--- MATERIAL PROVIDED ---

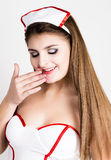 Beautiful smiling sexy nurse standing and wipes lipstick from lips Royalty Free Stock Photo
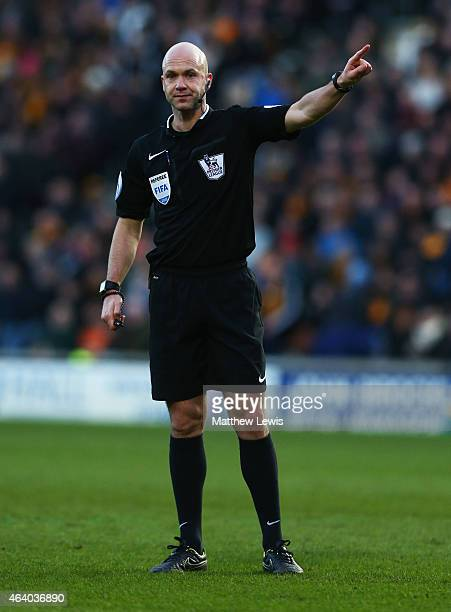 Referee Anthony Taylor signals during the Barclays Premier League match between Hull City and Queens Park Rangers at KC Stadium on February 21 2015...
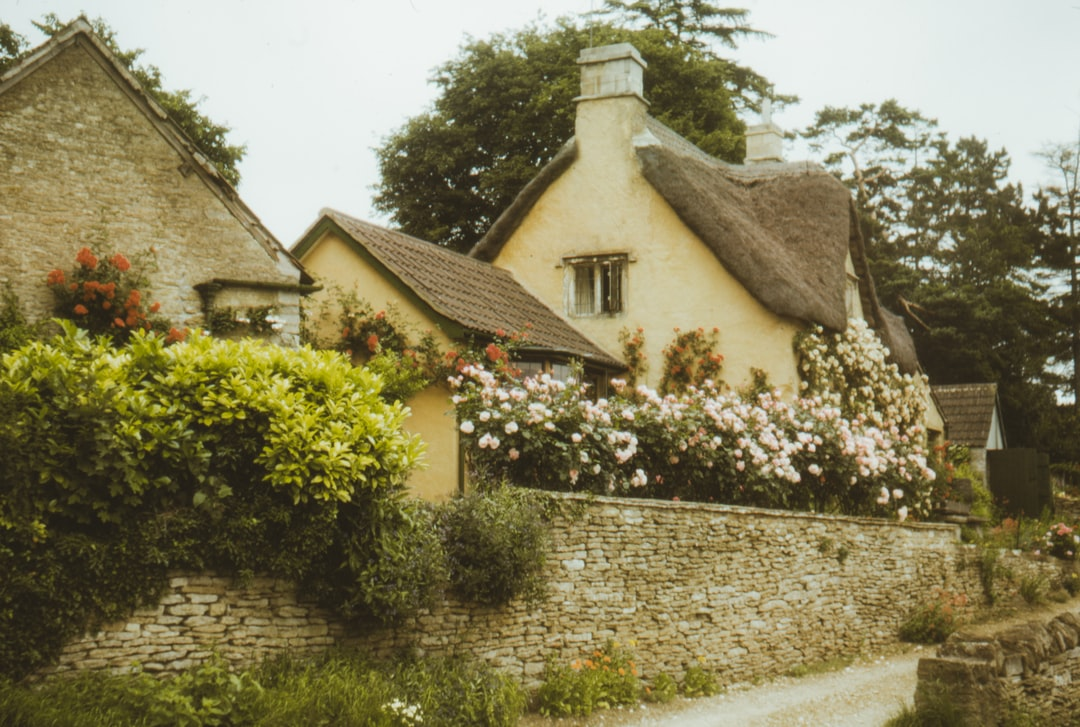 1965 film photo of a quaint English village , Castle Coombe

---

Copy out all of the data word for word. Do not carry over any picture.

WRITTEN ANSWER:
 Beautiful smiling sexy nurse standing and wipes lipstick from lips Royalty Free Stock Photo
 Referee Anthony Taylor signals during the Barclays Premier League match between Hull City and Queens Park Rangers at KC Stadium on February 21 2015...
 1965 film photo of a quaint English village , Castle Coombe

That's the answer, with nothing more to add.